Task details:
Pull out the stretch of lines from the one containing "From the available choices" through the last line, and reproduce it verbatim. Leave the pictures out.

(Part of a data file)
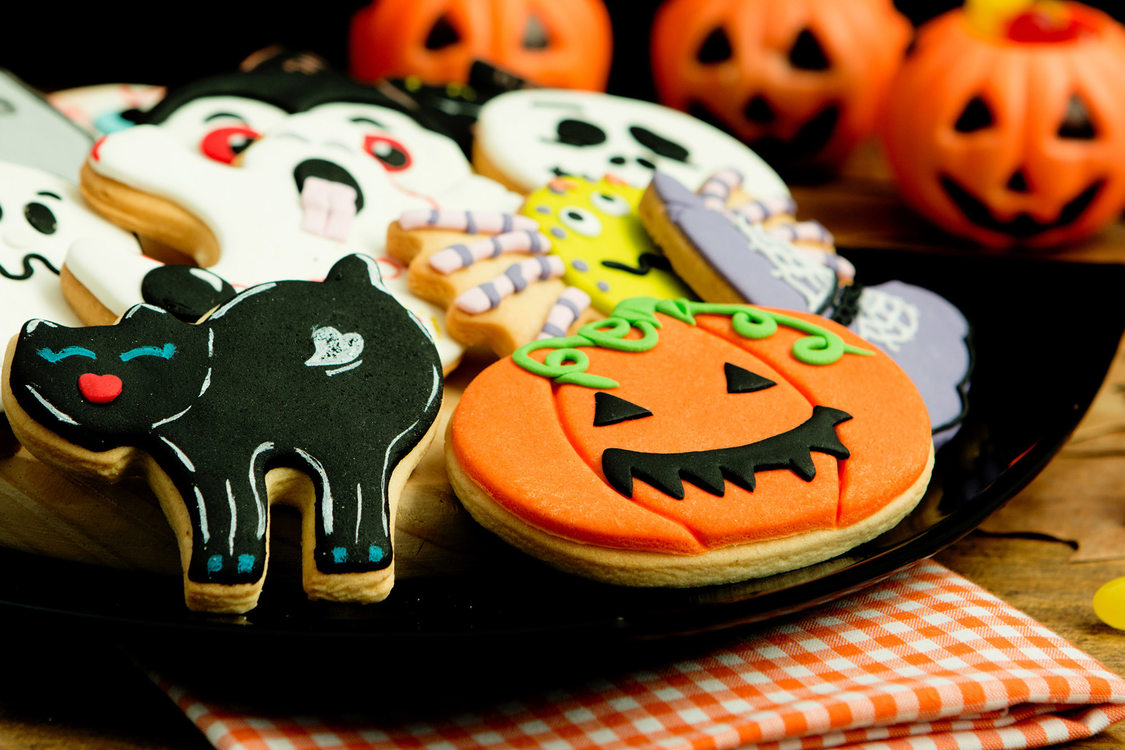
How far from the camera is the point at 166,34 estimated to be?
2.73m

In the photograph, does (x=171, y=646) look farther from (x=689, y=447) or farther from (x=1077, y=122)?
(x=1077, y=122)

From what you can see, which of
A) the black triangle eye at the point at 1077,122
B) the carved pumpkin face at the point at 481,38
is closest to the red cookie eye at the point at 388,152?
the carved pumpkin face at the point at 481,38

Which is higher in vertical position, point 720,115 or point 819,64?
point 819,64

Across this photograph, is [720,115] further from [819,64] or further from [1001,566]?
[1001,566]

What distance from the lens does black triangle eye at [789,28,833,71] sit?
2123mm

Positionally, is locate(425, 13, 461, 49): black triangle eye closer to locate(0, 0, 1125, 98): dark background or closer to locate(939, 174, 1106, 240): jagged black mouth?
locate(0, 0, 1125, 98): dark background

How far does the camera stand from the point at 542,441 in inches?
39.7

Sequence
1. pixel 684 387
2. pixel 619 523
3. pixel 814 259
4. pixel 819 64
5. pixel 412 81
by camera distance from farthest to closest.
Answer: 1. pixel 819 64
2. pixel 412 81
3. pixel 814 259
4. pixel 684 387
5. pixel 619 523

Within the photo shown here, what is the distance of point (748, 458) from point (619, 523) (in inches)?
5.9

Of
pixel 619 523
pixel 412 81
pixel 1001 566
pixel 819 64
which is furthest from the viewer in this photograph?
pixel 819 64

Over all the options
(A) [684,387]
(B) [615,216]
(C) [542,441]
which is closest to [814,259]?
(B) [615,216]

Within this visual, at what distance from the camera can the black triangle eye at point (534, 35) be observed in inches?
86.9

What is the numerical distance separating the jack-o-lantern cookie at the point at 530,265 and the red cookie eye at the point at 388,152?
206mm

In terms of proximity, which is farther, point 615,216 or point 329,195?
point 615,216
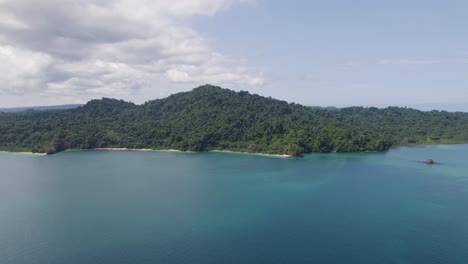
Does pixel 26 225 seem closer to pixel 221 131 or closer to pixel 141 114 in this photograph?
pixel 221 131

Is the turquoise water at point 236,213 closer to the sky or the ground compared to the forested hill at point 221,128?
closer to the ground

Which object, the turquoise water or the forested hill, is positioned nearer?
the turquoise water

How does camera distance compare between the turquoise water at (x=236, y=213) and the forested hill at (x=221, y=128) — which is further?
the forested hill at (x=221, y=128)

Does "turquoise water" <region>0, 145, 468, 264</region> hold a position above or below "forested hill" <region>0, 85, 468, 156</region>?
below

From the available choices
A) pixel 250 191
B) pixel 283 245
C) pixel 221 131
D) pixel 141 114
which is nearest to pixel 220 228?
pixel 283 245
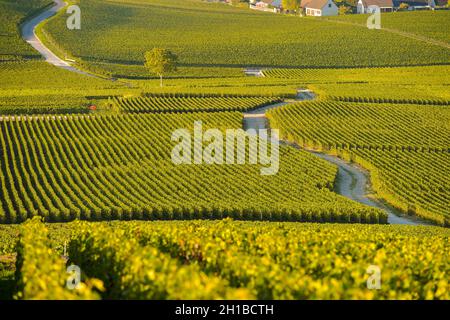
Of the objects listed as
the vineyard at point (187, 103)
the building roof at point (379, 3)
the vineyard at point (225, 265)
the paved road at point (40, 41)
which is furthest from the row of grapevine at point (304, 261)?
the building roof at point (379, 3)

Output:
From the available choices
A) pixel 250 191
B) pixel 283 245
C) pixel 221 131
D) pixel 141 114
which is nearest to pixel 220 228?
pixel 283 245
Of the objects listed as
the vineyard at point (187, 103)
the building roof at point (379, 3)
the vineyard at point (225, 265)
the paved road at point (40, 41)
which is furthest from the row of grapevine at point (304, 261)?
the building roof at point (379, 3)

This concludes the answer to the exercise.